Sutherland was one of two formerly sturdy TV stars to get the axe this spring. The other was Kevin James, whose CBS sitcom “Kevin Can Wait” was cancelled.
CBS also dumped the tech-genius dramas “Scorpion” and “Wisdom of the Crowd,” and the comedies “Superior Donuts” (whose comedy was not superior), “Living Biblically” (thank God) and the dreadful “9JKL,” quite possibly the season’s worst show on any network.
NBC's cancelled shows all richly deserved it too. They were: the high school musical drama “Rise”; the military drama “The Brave”; “Shades of Blue,” the Jennifer Lopez and Ray Liotta cop drama; the hospital drama “The Night Shift”; and “Taken,” adapted from the Liam Neeson movie series.
You can be forgiven if you had not heard of most or all of NBC's cancelled shows.
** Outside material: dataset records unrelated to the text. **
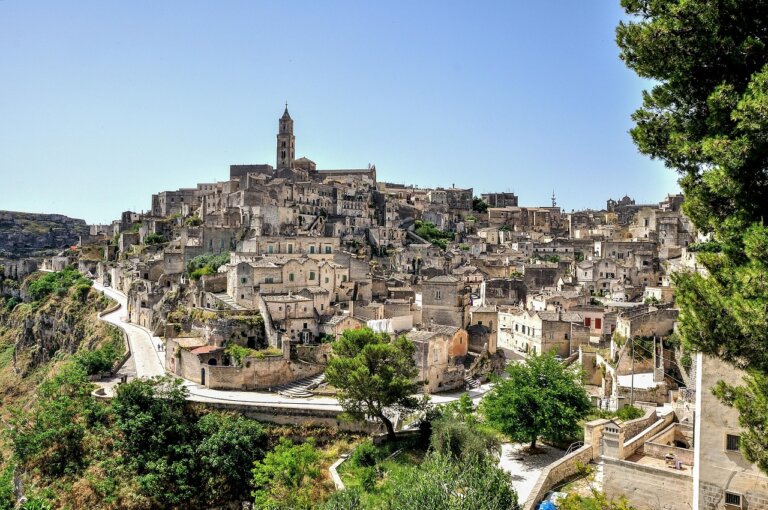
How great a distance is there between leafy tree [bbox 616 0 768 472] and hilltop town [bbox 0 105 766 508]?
117 cm

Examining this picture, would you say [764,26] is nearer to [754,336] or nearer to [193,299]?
[754,336]

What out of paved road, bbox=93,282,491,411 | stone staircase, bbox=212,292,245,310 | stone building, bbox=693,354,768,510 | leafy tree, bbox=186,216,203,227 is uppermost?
leafy tree, bbox=186,216,203,227

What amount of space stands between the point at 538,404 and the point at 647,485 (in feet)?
27.6

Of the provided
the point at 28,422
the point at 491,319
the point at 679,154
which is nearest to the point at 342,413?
the point at 491,319

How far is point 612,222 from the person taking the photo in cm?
9356

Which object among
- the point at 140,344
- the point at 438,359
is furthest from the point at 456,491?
the point at 140,344

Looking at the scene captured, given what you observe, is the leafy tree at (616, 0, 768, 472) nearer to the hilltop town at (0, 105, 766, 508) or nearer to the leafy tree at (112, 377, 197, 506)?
the hilltop town at (0, 105, 766, 508)

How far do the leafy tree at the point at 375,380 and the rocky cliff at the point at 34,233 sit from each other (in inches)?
4260

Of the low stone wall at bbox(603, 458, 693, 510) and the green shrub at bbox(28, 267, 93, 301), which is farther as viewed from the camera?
the green shrub at bbox(28, 267, 93, 301)

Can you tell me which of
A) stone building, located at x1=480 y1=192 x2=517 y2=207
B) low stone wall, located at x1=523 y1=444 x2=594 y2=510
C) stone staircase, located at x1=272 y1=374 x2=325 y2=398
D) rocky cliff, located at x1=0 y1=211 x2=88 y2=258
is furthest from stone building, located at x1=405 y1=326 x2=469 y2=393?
rocky cliff, located at x1=0 y1=211 x2=88 y2=258

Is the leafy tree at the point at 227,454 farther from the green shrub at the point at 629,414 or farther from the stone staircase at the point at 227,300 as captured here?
the green shrub at the point at 629,414

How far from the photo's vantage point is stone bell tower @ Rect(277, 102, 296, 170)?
4006 inches

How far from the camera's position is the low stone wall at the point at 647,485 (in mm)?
14148

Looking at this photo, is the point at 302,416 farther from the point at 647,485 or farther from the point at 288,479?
the point at 647,485
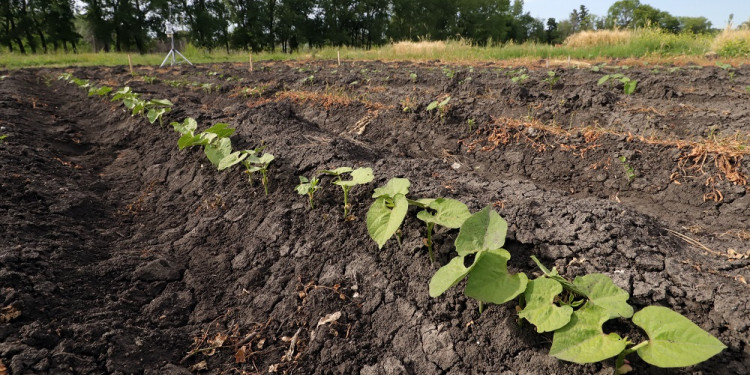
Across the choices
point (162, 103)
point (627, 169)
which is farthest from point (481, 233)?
point (162, 103)

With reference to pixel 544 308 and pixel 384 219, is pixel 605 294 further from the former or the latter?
pixel 384 219

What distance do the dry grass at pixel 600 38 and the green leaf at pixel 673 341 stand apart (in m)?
19.4

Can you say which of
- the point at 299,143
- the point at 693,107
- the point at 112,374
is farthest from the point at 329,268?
the point at 693,107

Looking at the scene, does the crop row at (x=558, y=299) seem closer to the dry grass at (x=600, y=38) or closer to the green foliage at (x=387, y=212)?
the green foliage at (x=387, y=212)

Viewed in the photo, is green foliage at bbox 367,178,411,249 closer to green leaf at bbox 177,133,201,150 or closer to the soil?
the soil

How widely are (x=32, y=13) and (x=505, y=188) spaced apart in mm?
47656

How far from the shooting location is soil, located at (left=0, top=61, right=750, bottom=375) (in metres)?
1.82

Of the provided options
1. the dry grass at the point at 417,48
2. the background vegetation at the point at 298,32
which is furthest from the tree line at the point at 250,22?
the dry grass at the point at 417,48

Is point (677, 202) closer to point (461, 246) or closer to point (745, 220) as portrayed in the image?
point (745, 220)

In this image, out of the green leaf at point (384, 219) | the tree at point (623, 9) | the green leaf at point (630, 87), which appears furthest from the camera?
the tree at point (623, 9)

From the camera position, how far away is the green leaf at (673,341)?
132 cm

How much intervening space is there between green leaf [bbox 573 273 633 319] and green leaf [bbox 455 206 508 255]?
1.19 feet

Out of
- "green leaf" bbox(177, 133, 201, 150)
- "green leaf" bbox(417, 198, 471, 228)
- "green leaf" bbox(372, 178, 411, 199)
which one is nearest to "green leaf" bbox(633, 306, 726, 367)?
"green leaf" bbox(417, 198, 471, 228)

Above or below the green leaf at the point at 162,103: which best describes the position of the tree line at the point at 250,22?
above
That’s the nature of TV today (even more so than yesteryear) -- shows come and go with such astonishing swiftness and frequency that most of them seem to pass before our eyes almost (or completely) unnoticed.
Fox cast out its devil shows “Lucifer” and “The Exorcist” and the three sitcoms that were reported cancelled last week -- “Brooklyn Nine-Nine,” “The Mick” and “The Last Man on Earth.”
Suffice it to say that more than a few of the new shows announced just this week will be similarly swept away by the time upfront week rolls around next May.
Based on the clips seen at the various upfronts this week, my candidates for the shows most likely to never see a second season include at least three on ABC -- “A Million Little Things,” a drama about how a group of friends reacts when one of them kills himself (next season's most depressing show); “The Fix,” a drama created by Marcia Clark based very loosely on her experience as a prosecutor in the O.J. Simpson murder case (in this one, she gets a second chance to put him on trial); and “Grand Hotel,” a prime-time soap no one will watch.
On CBS, the most likely fails are the new “Murphy Brown” (put this show to its eternal rest already) and “God Friended Me,” a comedy about a man who is “friended” by God on Facebook. About that last one: It is almost as if someone had a meeting with CBS to suggest this idea as a joke or a prank, and CBS thought it was a real idea, and good enough to actually go and do. Good heavens.
The worst of all the shows seen at the upfronts, judging by the clips, was the one called “The Cool Kids,” coming to Fox next fall. This one is sort of a “Golden Guys” with a trio of randy oldsters making merry in a retirement home.
Watching a clip of this show at the Fox upfront this week had me wondering if network TV was finally ready to call it a day and retire too.